** QUÉ HARÁS **
1. Según el texto sobre la democracia, ¿qué significa objetar el gobierno democrático?
2. Prolonga el texto sobre la democracia a partir de su última oración.

No consientas ser gobernado
Los que apoyan la democracia
tienden a combinar el tema del método de seleccionar a los gobernantes con la
cuestión preliminar de si el poder político es legítimo en primer lugar. Por
tanto hace falta que se entienda claramente que la objeción al gobierno
democrático no significa que uno
prefiera la dictadura: significa que uno no consiente que otros inicien fuerza
contra él, independientemente del método de selección de aquéllos con el poder
de hacer esto. De hecho, uno puede muy correctamente preferir la democracia a
la dictadura aunque considere que ambos
sistemas sean inferiores a una sociedad sin gobernantes políticos.
Si te inclinas a creer que la
democracia funcionará justamente cuando se elija a “la gente correcta”, ten en
cuenta que cada partido político se elige precisamente porque sus candidatos se
consideran como las mejores personas disponibles por la mayoría ene se momento.
Mira a tu alrededor a la gente que es elegida y fíjate en las acciones de esta gente.
Ésta es tu democracia y la
destrucción y dominación que se produzcan bajo su aprobación son las
consecuencias naturales de la opinión que desea que la masa supere los derechos
del individuo.

Fragmentos de datos de preguntas espaciales
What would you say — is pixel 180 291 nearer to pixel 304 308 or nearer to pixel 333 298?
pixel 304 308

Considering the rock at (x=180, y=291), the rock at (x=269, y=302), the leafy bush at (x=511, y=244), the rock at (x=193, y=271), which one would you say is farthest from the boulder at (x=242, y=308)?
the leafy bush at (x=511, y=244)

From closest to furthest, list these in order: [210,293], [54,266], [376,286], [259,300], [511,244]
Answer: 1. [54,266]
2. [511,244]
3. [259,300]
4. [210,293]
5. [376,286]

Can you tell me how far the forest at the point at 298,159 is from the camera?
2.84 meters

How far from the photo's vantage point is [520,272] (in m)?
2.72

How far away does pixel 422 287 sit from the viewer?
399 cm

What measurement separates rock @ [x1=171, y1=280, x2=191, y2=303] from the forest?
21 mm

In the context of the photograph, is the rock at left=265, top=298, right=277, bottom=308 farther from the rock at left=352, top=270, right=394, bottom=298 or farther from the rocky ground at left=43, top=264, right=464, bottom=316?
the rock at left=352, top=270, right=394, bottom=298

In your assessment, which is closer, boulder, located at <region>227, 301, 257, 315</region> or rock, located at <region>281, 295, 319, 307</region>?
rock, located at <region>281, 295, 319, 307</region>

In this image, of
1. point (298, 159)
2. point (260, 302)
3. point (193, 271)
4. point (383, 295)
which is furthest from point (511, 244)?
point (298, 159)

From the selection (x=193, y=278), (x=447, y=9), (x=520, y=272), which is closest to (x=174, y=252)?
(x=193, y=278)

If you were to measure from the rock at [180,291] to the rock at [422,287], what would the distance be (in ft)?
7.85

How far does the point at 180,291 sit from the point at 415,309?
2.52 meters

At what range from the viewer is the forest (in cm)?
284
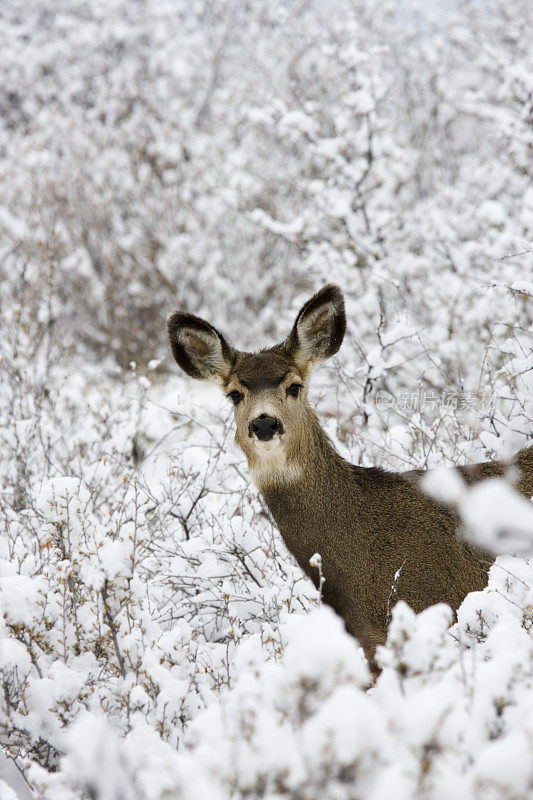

** RESPUESTAS DADAS **
1. Significa que uno no consiente que otros inicien fuerza contra él, independientemente del método de selección de quienes tienen el poder de hacerlo.

2.
Cuando hablaba sobre este asunto
con mis anfitriones tomando unas copas, llevaba alguna cerveza de más como para
hacer una defensa correcta. Pero si hubiera reunido la presencia de ánimo para
hacerlo, les hubiera dicho que en lugar de preocuparse con cómo deberían
elegirse sus gobernantes, tenían otra alternativa disponible: ¡rechazar por
completo la idea de que necesitamos gobernantes!
La mayoría de la gente no dedica
sus noches de los viernes a esnifar cocaína. Pero prácticamente todas las
personas adultas infringen las ubicuas regulaciones del gobierno democrático muchas
veces en su vida. E independientemente de sus acciones, todos los que viven en
una democracia ilimitada son tratados como propiedad del gobierno, con derechos
que son prescindibles a capricho de la masa. Bajo la democracia, todos están
sujetos al gobierno de cualquier grupo que pueda ser un gran número de gente y
convertirse en capaz de conseguir el poder político.
La gente aún no ha asimilado la
lección de democracia que debería haber aprendido cuando Sócrates fue condenado
a muerte por sus conciudadanos atenienses por su impiedad. El
poder no es el derecho: expresado como crudo poder físico o a través de la
cabina de votación, es ilegítimo e indeseable que la gente agreda a los demás
seres humanos. Rechazar el gobierno de la masa es un paso importante hacia la
paz y la prosperidad.
Ben O’Neill es profesor de estadística en la Universidad de
Nueva Gales del Sur (ADFA), en Canberra, Australia. Anteriormente ejerció como
abogado y consejero político en Canberra. Es miembro Templeton en el Instituto
Independiente, donde ganó el primer premio en el concurso Sir John Templeton de
ensayo 2009.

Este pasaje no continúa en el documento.